Obligation de nommer des Guinéens à la tête des établissements de crédit, des banques qui deviennent créanciers de leurs débiteurs sur décision de justice…, les acteurs du secteur sont partagés entre la révision de leur stratégie managériale et les craintes pour l’avenir, nourries par les récentes décisions de justice qui ont plongé les banques en juillet dans la plus longue grève de leur histoire.

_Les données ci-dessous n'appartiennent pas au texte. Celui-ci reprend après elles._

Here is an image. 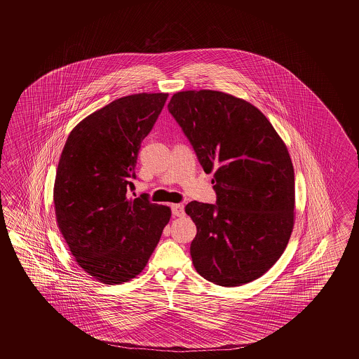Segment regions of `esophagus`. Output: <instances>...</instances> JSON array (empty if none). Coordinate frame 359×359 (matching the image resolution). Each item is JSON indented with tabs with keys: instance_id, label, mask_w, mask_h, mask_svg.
Returning a JSON list of instances; mask_svg holds the SVG:
<instances>
[{
	"instance_id": "obj_1",
	"label": "esophagus",
	"mask_w": 359,
	"mask_h": 359,
	"mask_svg": "<svg viewBox=\"0 0 359 359\" xmlns=\"http://www.w3.org/2000/svg\"><path fill=\"white\" fill-rule=\"evenodd\" d=\"M171 209H172V215H174L175 217H182V216L185 215L184 207L182 204H172Z\"/></svg>"
}]
</instances>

A Conakry, les étrangers directeurs généraux de banques quittent le pays l’un après l’autre. En cause : la Banque centrale de Guinée ne leur délivre plus l’agrément qui autorise l’exercice de leurs fonctions. A ce jour, trois banques sont concernées : la Banque populaire Maroco Guinéenne (BPMG) où le Marocain Mostafa Dafir a dû céder son fauteuil début juin à Ibrahima Kourama qui était jusque-là son adjoint. Chez United Bank for Africa (UBA) dont le nouveau capitaine nigérian -nommé par Tony Elumelu en juillet dans le cadre d’un vaste remaniement au sein de son groupe bancaire panafricain- n’a pas obtenu d’agrément. C’est Antoine Cherif, DGA depuis 2018 qui prend la place du chef. A la Banque islamique de Guinée (BIG), le Sénégalais Sidi Dieye va lui aussi quitter le territoire, mais avant -selon nos informations- il cherche activement son successeur avec l’appui du conseil d’administration. Le patron d’Access Bank pourrait être le prochain sur la liste, d’après une source bien introduite, puisque « son agrément devrait bientôt expirer et il se dit déjà que ce ne sera pas renouvelé ».

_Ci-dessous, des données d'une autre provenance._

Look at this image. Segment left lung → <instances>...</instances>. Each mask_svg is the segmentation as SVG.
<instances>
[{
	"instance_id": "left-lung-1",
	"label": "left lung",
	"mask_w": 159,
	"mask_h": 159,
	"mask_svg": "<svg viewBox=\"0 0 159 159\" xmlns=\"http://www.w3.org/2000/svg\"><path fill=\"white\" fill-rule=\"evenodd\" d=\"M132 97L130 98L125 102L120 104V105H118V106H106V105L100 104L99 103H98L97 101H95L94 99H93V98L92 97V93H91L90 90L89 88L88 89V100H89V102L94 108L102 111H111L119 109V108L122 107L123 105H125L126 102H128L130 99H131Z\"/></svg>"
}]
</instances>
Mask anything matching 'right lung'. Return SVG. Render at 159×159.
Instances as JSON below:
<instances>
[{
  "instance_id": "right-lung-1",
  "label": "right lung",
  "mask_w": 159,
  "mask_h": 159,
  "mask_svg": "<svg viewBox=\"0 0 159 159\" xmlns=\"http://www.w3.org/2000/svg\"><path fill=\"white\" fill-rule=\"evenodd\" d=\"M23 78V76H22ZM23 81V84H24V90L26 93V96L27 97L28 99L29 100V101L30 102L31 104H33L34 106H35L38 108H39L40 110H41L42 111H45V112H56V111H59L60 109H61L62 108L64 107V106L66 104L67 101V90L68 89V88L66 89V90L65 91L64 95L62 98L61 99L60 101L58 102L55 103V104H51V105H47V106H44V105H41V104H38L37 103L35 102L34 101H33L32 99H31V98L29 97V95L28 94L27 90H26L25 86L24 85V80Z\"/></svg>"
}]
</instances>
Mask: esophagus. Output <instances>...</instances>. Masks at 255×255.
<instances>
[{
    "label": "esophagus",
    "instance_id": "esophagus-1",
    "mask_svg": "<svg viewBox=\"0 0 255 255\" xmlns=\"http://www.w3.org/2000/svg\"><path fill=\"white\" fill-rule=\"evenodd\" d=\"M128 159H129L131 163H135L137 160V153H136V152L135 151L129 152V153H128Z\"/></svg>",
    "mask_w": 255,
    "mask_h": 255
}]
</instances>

Il est à noter qu’excepté le Marocain, tous ces directeurs généraux sont issus de la CEDEAO, présentée habituellement comme une réussite en matière d’intégration sous-régionale en Afrique. Si l’une des banques concernées nous assure que « rien n’a changé, tout va bien pour les activités », d’autres estiment la décision « dérangeante stratégiquement parlant ». « C’est vraiment du jamais-vu ! », s’exclame un banquier. « C’est un problème pour les groupes bancaires, poursuit-il. On entend même dire que certains opérateurs n’écartent pas l’idée de quitter le marché ».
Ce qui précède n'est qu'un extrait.